В половине пятого Мартин и его проводница пришли в секцию самообслуживания, туда, где за двумя столами старики и старухи приветствовали их с шумной радостью людей, благодарных за то, что они сегодня еще живы. Старик ходил между незнакомыми женщинами и целовал каждую с чрезмерно бодрым «Здравствуй, дорогая», как будто все еще был коммивояжером, а они — замотанными, нерешительными домохозяйками, вяло открывавшими дверь его дешевым товарам. Сестра его сидела, устало и терпеливо улыбаясь подругам, и надеялась, что они поймут; а он, к недовольству другого старика, которого явно презрел, лавировал между стульями с твердым намерением не упустить ни одного поцелуя и возможности опьяниться всеми разнообразными духами.
— Глупый человек, — пробормотала его сестра.
— У тебя хорошие друзья, — сказал он ей, а потом спросил, что ей взять со стойки и не надо ли еще кому-нибудь принести.
— Я пойду с тобой, — решила она.
— Не надо. Я сам.
— Ты сам! — фыркнула она, оставив пальто и перчатки подруге. — Он сам! Такой деловой. Всегда найдет себе дело. Присмотри за ними, Сисси, я должна ему помочь. Он думает, что он еще молодой человек. Роняет вещи, натыкается на людей… и не знаю, что еще. Ты хочешь еще чаю?

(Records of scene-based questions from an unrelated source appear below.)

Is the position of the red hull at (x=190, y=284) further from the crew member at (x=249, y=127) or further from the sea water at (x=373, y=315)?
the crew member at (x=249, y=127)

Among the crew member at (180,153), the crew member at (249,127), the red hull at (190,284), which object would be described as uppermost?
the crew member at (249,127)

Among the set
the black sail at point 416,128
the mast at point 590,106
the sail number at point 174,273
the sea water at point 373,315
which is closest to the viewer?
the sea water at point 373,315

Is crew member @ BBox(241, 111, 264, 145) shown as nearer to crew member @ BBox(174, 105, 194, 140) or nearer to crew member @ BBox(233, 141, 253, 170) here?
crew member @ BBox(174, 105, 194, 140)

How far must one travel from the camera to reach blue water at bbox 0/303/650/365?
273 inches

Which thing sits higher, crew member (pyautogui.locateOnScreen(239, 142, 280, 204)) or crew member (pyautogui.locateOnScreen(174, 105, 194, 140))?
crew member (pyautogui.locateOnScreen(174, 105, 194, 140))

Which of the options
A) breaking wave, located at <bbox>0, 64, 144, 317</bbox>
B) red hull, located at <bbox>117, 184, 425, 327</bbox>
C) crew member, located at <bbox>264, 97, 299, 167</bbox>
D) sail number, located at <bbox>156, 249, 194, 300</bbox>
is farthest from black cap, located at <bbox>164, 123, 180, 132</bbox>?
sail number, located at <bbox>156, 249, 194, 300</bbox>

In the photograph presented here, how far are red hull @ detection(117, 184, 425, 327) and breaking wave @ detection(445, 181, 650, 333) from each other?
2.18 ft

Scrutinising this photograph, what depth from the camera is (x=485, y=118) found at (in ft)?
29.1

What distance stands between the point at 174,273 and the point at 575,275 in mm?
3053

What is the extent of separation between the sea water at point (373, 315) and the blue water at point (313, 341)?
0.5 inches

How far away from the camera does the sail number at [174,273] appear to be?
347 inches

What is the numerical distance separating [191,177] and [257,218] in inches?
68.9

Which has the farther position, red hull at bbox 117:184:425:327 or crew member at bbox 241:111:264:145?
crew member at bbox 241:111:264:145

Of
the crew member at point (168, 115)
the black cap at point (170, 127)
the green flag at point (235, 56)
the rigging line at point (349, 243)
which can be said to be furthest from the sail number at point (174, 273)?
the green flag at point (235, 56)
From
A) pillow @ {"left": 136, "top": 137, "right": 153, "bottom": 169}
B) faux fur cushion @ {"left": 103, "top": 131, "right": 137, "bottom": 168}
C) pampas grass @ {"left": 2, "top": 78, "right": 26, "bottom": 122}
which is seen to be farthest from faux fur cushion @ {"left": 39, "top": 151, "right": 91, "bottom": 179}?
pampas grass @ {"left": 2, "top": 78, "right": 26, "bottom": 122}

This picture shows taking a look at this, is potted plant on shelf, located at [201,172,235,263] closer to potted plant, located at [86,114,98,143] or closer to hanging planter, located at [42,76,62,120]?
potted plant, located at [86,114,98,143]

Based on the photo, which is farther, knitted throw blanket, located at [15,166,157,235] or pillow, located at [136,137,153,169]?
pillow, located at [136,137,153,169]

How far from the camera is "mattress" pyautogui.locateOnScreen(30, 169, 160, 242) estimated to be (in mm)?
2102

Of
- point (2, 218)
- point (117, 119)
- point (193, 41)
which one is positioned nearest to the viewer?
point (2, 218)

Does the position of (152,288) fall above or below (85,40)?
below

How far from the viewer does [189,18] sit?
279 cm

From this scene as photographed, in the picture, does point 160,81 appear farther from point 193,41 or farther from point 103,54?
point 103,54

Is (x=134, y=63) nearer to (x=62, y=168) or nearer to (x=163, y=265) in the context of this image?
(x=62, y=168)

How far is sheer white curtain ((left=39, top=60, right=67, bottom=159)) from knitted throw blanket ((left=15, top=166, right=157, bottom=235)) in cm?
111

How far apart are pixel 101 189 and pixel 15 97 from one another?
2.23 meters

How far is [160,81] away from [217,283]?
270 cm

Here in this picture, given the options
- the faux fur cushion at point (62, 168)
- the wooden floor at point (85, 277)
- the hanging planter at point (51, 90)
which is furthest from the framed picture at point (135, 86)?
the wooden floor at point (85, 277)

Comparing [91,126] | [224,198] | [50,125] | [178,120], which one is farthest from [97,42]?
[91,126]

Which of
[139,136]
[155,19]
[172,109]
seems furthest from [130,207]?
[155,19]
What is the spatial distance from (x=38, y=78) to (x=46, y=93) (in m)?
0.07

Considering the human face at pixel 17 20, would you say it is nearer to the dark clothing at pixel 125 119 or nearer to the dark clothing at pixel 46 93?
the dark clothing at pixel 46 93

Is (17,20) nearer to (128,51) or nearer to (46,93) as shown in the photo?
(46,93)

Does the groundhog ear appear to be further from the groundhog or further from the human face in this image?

Когда все успокоились, возобновилась болтовня и старик повернулся к женщине по имени Сисси.
— Вы приходите каждый день? Очень хорошо! Прийти в такое место и знать, что найдешь здесь друзей — очень хорошо! Вы замужем? Ах, вы не замужем. Понимаю. Он умер. Мне горько это слышать. Желаю вам долгой жизни.
3
Имеется в виду западная часть Лондона, более фешенебельная, — Вест-Энд. (Восточная часть — Ист-Энд — рабочий, промышленный и портовый район.)